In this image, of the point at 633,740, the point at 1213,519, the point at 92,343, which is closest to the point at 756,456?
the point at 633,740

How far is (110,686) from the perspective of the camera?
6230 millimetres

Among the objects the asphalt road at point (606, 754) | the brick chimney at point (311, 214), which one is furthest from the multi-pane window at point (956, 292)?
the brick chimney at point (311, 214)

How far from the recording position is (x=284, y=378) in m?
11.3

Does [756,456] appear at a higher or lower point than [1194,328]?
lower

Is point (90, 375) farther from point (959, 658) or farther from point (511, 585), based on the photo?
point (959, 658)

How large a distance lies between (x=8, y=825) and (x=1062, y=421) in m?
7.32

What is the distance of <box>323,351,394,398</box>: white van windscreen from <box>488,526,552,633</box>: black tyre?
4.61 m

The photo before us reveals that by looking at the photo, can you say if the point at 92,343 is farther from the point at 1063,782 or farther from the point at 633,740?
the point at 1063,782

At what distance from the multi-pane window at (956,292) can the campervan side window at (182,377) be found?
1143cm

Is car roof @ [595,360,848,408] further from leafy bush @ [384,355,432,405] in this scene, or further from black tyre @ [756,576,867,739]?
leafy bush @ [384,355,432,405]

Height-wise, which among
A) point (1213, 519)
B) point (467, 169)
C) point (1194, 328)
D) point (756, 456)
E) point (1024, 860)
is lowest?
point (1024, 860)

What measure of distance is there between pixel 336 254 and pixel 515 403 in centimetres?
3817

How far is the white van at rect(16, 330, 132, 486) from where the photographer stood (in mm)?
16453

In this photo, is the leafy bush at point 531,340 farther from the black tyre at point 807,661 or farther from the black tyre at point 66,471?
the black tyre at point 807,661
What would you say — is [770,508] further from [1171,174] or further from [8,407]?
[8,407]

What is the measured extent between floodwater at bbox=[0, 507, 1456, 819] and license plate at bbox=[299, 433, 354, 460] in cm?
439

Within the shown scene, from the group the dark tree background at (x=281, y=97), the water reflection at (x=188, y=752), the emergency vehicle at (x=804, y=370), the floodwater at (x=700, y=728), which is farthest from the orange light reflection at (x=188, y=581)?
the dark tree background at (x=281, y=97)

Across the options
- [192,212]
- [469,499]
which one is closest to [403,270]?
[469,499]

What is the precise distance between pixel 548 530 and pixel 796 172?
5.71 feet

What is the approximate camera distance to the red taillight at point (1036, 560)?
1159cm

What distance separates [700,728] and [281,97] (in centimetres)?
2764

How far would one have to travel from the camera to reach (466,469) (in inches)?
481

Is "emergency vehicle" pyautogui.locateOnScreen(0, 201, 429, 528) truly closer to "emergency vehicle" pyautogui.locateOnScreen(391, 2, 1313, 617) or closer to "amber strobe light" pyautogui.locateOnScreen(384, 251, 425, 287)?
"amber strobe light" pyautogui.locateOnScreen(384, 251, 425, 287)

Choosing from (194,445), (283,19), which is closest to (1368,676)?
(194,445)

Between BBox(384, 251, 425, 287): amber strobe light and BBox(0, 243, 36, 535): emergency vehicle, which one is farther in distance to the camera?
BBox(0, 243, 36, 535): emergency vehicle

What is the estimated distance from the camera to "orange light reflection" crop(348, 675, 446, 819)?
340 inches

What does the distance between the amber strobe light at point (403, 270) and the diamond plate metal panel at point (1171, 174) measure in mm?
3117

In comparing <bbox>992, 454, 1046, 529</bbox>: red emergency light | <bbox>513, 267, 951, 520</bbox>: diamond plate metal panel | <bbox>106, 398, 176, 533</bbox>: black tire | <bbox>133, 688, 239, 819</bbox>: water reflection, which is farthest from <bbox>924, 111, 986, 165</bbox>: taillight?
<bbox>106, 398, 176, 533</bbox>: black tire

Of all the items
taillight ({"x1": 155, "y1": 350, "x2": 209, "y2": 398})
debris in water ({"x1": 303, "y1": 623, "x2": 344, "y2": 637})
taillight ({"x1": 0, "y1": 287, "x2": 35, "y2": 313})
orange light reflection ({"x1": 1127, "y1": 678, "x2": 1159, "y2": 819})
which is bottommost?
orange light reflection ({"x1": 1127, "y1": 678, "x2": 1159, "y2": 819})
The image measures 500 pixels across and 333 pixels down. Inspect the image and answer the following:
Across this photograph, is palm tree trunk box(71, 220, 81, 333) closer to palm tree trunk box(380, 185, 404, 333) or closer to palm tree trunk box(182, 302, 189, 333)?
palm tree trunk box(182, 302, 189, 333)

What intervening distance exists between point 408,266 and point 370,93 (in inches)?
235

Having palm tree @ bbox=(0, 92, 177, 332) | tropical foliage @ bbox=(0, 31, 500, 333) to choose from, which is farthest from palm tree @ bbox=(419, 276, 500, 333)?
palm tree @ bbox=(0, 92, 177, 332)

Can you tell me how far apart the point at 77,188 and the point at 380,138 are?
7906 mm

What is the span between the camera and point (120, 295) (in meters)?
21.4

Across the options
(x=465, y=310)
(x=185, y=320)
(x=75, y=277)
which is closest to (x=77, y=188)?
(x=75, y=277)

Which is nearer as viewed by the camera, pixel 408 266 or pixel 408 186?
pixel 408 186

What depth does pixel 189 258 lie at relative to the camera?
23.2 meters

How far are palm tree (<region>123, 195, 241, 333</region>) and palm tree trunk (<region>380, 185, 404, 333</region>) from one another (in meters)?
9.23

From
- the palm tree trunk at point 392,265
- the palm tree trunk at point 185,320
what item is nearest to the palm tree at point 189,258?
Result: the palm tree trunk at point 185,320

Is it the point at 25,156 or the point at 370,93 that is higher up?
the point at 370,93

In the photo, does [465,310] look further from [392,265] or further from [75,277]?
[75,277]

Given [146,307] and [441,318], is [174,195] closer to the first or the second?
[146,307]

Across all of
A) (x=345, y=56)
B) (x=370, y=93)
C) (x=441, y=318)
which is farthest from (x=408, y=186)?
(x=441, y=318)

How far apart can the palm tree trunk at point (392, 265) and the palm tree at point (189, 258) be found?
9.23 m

*Task details*: Please copy the entries above from the line containing "Which is nearer" up to and including the line containing "23.2 meters", without any changes.

*Response*:
Which is nearer as viewed by the camera, pixel 408 266 or pixel 408 186?
pixel 408 186

What depth does pixel 189 258 lie at relative to the camera?
23.2 meters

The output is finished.